Sitting in baggage claim surrounded by our suitcases and carry-ons, hubby ran to the rental car office before they closed. An hour passed. Then another. By this time, my daughter and I had discussed all the various scenarios of “what happened to Dad.” We decided, that if he didn’t return in 15 minutes, I’d leave her with the luggage and her little brother and find security. (This was before everyone had cell phones).

He finally returned, happily waving the keys to a car. We hauled our luggage to the exit and I didn’t see a car. The only thing he could rent was a 4-wheel drive, 12-passenger van—at a cost well beyond my carefully planned budget. We strapped in and drove 25 mph the rest of the night through compact snow and ice.

Our car was parked at the Seattle Red Lion Hotel where we started my well-planned odyssey. Pulling into the circle drive of the hotel, my husband was mobbed by travelers begging to be taken to the nearby Seattle airport—since the Red Lion shuttle service couldn’t handle all of the hundred waiting passengers. 

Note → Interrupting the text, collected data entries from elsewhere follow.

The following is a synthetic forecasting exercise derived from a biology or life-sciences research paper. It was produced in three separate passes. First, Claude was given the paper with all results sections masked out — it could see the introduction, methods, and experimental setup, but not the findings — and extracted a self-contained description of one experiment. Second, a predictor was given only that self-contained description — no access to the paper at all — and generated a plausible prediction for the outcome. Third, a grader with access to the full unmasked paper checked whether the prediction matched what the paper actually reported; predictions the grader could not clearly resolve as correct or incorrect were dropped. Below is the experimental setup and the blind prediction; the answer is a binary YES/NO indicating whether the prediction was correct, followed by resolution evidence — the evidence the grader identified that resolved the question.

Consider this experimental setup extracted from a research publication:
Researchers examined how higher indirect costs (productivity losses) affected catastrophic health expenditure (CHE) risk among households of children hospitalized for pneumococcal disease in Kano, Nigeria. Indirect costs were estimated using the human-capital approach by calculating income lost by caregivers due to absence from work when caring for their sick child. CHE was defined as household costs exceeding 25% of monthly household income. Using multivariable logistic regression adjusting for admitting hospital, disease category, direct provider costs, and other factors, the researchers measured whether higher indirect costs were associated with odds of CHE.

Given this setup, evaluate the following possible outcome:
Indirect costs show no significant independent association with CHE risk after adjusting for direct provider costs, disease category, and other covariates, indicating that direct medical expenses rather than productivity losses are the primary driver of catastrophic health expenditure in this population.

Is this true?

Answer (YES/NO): NO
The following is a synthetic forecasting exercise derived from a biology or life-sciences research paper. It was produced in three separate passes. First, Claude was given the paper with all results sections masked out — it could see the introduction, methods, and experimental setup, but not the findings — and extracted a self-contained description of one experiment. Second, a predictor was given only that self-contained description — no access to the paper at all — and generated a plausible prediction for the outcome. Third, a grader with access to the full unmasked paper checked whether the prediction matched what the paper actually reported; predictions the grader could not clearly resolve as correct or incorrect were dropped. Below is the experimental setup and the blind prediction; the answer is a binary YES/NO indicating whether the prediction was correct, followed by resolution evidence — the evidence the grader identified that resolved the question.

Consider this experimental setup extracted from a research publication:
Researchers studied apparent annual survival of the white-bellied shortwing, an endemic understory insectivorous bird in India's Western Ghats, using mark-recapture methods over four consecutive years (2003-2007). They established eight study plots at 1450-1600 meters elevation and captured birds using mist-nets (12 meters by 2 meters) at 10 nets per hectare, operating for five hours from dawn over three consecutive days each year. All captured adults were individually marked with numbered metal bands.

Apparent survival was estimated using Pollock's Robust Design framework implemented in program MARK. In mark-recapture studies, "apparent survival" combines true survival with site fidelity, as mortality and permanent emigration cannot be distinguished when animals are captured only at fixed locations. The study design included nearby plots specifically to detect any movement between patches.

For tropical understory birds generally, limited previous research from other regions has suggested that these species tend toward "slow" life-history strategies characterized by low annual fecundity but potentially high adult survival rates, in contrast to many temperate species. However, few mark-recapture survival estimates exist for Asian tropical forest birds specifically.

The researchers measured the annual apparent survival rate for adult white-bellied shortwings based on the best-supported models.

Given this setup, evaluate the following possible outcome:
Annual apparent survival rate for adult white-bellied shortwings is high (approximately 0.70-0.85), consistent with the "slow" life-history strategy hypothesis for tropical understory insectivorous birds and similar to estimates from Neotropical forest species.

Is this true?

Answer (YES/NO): NO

He loaded up the van and kept hauling passengers. A couple hours later, with all the tips he received, the rental costs were paid.

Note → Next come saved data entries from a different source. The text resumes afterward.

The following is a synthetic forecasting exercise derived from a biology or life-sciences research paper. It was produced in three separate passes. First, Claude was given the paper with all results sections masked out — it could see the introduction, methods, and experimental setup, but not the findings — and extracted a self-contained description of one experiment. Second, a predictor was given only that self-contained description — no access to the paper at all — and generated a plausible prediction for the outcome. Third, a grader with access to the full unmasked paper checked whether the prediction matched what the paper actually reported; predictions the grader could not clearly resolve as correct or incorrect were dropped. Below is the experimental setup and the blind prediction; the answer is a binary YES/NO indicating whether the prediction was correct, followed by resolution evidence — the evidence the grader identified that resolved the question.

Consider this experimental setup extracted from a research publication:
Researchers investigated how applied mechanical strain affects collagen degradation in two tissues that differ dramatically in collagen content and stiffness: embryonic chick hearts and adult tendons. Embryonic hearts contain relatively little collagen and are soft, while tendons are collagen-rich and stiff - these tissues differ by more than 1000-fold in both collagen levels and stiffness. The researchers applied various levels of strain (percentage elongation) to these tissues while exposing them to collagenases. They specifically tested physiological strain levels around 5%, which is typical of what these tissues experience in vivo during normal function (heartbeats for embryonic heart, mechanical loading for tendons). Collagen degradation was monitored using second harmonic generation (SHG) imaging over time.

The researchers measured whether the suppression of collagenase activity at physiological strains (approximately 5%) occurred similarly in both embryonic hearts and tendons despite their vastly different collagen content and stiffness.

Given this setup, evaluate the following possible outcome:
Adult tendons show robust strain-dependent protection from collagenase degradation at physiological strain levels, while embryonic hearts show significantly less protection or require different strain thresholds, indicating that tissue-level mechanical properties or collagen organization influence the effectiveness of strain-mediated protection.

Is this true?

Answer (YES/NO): NO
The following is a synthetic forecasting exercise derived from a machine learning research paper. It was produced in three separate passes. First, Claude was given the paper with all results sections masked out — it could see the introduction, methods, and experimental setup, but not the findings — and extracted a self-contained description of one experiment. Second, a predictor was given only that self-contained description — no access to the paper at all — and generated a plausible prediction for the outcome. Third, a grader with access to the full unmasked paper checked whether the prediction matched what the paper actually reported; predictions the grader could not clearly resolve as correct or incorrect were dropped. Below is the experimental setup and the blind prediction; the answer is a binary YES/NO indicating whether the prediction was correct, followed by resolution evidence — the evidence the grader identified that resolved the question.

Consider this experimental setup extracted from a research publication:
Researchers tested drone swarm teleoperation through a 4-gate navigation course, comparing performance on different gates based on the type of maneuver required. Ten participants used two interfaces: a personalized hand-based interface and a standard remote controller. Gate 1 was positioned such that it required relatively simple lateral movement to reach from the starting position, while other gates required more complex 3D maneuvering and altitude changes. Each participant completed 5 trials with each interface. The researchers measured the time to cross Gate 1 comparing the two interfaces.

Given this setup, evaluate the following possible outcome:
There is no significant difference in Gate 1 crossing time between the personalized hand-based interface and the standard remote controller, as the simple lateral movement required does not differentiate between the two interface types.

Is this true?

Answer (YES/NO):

After chipping ice off our frozen van, we headed home. The usual two-hour drive took six. When we arrived, our long driveway was buried in nearly three feet of snow. 

Exhausted and outwardly threatening to never travel again, I helped haul our luggage to the house. Then I stopped complaining long enough to see the peaceful setting. 

I watched an amazing sunset glistening across the pristine sheet of sparkling snow. We had arrived home safe—not with my carefully arranged plans, but by God’s wonderfully imaginative, unforgettable ones.

Indeed, we'll always remember it—and now we smile at all those memories.